For those of you who were reading when we first got to Playa del Carmen, you may remember a plan I had, it was called Fat to fit and back then, almost a year ago, I had the intention of going to the gym, dieting and getting back into shape after a fairly long period of chronic laziness and intense eating.
That dream / idea went the way of most dreams or ideas that take too long and require a lot of effort, which is why I currently find myself sitting at around 96kg (211 pounds) with a rather impressive food baby which funnily enough actually took around 9 months to produce, unfortunately (or fortunately depending how you look at it) I am not going into labour any time soon and this bad boy is going to have to be sweated out.
Sarah and I realized the other day that we only have about 2 months left in Playa del Carmen before we hit the road again, and this time when we hit the road we are doing it in a car, which means less physical activity than in our previous travels. Sure we will be doing all sorts of cool stuff, trekking, hiking, volcano climbing etc, but we will likely be doing a lot more sitting than walking.
So that means now is the time, I have 2 months of gym membership, 2 months to get my weight down to a level I am happy with (ie. not fat). It must be said I don’t really care how I look, or how people look at me, it is purely that I feel unhealthy and unfit, tying my shoe laces has become tough, and I make way too much noise when it comes to standing up or sitting down.
No more of this good stuff for me
I have a few potential stumbling blocks, one being that I love food, and generally find that the worse it is for you, the more I enjoy it. Another is that I no longer have the enthusiasm for the gym I once did, I think this is because I am so fat / unfit and have so far to go, gym always seems less worthwhile to me the further I have to go, like “what’s the point when one session is not going to make any visible difference?”.
I know the truth of the matter obviously and it is an accumulative process in which you actually see the most progress when you are most unfit and out of shape, but that doesn’t help much when it comes to waking up at 08:00 and dragging my fat ass down there (I can almost feel all you full time workers losing any semblance of sympathy for me when I said “waking up at 08:00”).
Also my neck is still not right and I am soon to go to the doctor and have my MRI read, I am guessing he is going to say I need physiotherapy, which only bugs me because of how much it is going to cost, and because I have lttle to no faith in the healing power of others. Alternatively he may suggest surgery, in which case we will just have to see, that is unlikely though.

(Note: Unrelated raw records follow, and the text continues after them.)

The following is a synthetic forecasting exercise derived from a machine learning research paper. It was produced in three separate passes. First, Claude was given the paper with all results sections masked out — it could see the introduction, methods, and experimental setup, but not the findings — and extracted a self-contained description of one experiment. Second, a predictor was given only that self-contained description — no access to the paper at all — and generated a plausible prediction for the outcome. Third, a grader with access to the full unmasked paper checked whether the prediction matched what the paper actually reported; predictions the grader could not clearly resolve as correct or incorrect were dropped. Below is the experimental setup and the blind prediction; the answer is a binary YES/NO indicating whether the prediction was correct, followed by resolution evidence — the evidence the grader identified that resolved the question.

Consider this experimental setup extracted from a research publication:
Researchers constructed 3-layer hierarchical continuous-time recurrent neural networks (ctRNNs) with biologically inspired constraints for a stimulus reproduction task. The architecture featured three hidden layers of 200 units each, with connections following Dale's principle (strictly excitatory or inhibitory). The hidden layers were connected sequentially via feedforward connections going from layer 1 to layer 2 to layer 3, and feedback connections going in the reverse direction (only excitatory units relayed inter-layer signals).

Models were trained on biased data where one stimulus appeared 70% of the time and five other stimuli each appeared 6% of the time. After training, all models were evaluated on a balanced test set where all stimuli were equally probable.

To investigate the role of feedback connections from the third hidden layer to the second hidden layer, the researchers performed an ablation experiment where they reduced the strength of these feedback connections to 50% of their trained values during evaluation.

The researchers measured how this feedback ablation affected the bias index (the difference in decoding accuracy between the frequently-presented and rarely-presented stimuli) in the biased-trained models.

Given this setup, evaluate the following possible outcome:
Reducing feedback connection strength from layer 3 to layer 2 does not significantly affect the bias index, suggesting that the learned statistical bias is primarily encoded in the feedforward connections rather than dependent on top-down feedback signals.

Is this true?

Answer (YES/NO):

In my favor is that I used to be a personal trainer and gym addict so I know the best way to lose weight, I know exactly the method required, and it revolves primarily around this one important rule: Eat less. Another thing that helps is the honesty of the people around me, for example every now and then Sarah will grab my stomach and say something like “I love this tummy” which has the dual effect of letting me know she cares for me, and also that she has noticed I am fat. Also my mum in the nicest possible way let me know after seeing the photo below on Sarah’s blog, that my stomach is sticking out a lot, which according to her “Is very hard to change once that happens and you should do something about it before it is too late.” Thanks mum 🙂
So the plan for the next 2 months, and particularly intensely for the next 3 weeks (before Holly arrives), is to eat less, train a lot more, and hopefully sweat out at least 10 kilograms ( 22 pounds) of fat. I know I can do it as long as I have the will power. I just have to say no to flan, and pretty much 90% of Mexican food.